Financial News

  • 10 May 2012, 9:58

'Snooper's Charter' Proposals Are Unveiled

Controversial Government proposals to increase digital surveillance in Britain have been announced in the Queen's Speech.

The Home Office wants powers to monitor internet traffic, known as communications data, to keep track of serious criminals and terrorists.

But civil liberties campaigners have described the measures as a "Snooper's Charter" and a "dangerous" invasion of privacy.

Jim Killock, executive director of the Open Rights Group, told Sky News: "We're really worried about these new plans for internet snooping, they represent a huge increase in the amount of surveillance government has that are really not appropriate.

"People need to be suspected before they're surveilled - that's how the law should work, but what the Government's saying is: 'Were going to treat you all as suspects, and ask you to trust us not to abuse that data.'

"These are very dangerous measures - they cross a line, they take us from targeting people that we suspect, to targeting everybody and really lowering the barriers of what the Government can find out about you without going through a court."

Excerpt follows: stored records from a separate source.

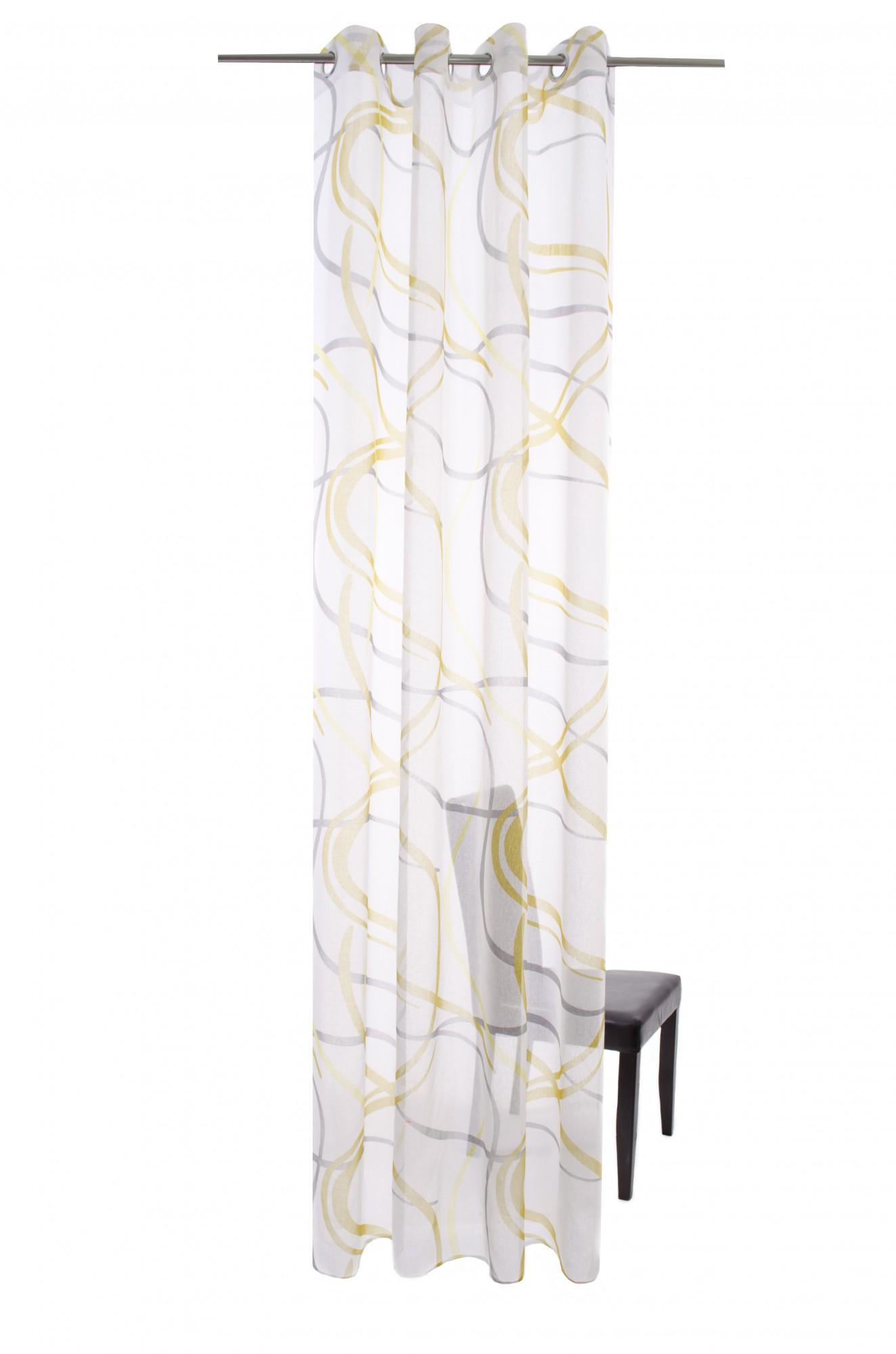 senschal halbtransparent wei gr n gestreift 5795 01. Black Bedroom Furniture Sets. Home Design Ideas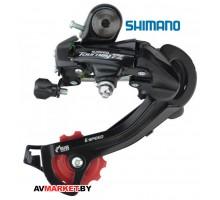 Переключатель задний Shimano Tourney, TZ500,GS 6ск.,крепление на петух, Китай 5294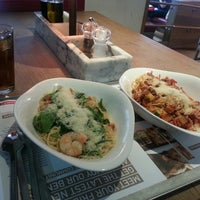 Photo taken at Vapiano by Adrianne R. on 3/29/2013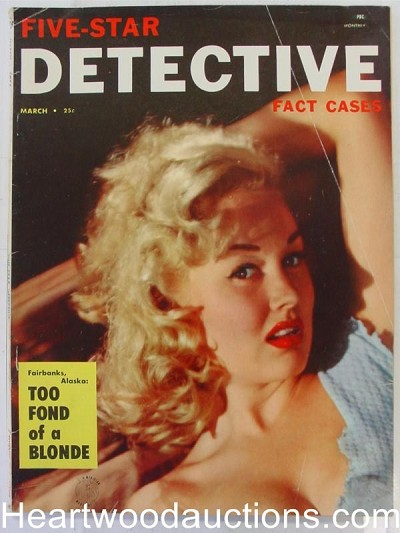 """Five Star Detective"" March 1954"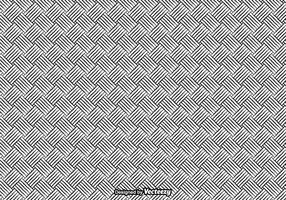 Free Crosshatch Seamless Pattern Vector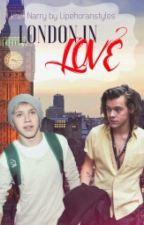 London in Love (Narry Storan) by heykihyunnie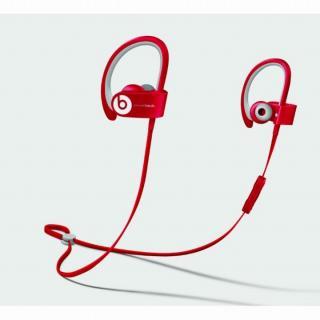 Beats Powerbeats2 ワイヤレスヘッドフォン - レッド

The new bill was revealed in the Queen's Speech on Wednesday, and the Prime Minister later addressed MPs on the issue.

It was "difficult and contentious legislation", but David Cameron said it was a matter of updating existing laws to cover new technology.

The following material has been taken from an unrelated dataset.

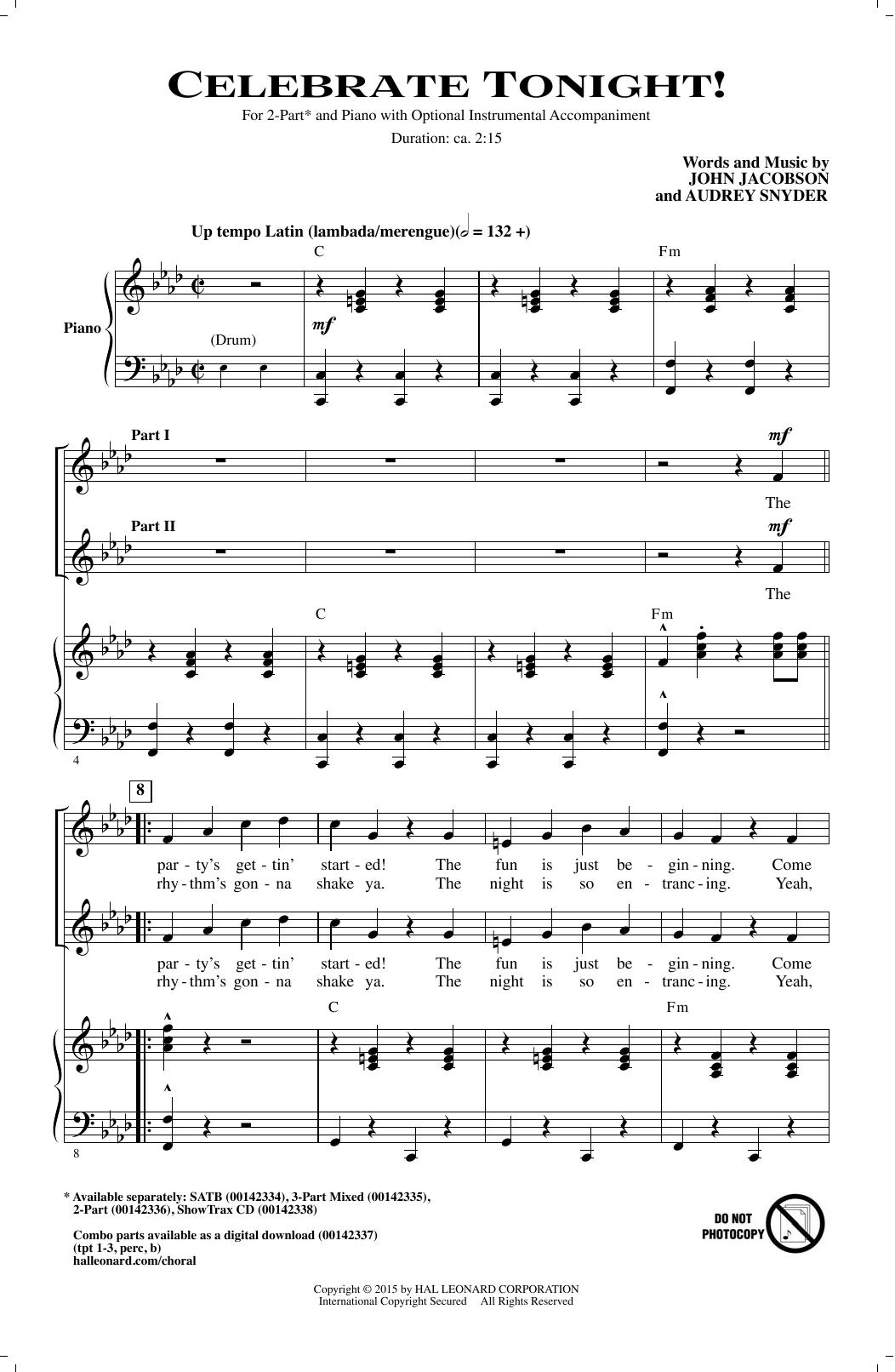John Jacobson Celebrate Tonight! sheet music notes and chords. Download Printable PDF.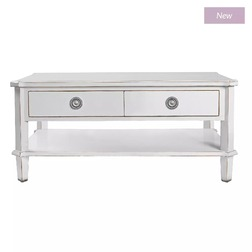 Кофейный столик светло-серого цвета HENSHAW COFFEE TABLE 2DRW 46*100*70 (Pale Steel)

If the laws had not been updated when mobile phones came into use "there would be many, many unsolved cases", he said.

Mr Cameron told MPs: "I don't want to be the Prime Minister standing at this despatch box saying I could have done more to prevent terrorist acts but we didn't have the courage to take difficult steps."

Criminal justice professionals say the proposals are about keeping pace with the changes in technology - to catch paedophiles and terrorists - not reading your Facebook status.

In a recent operation in Lincolnshire, for example, codenamed Operation Alpine, police found an industrial-sized computer server hidden inside a cottage, which was used in the distribution of millions of images of child sex abuse.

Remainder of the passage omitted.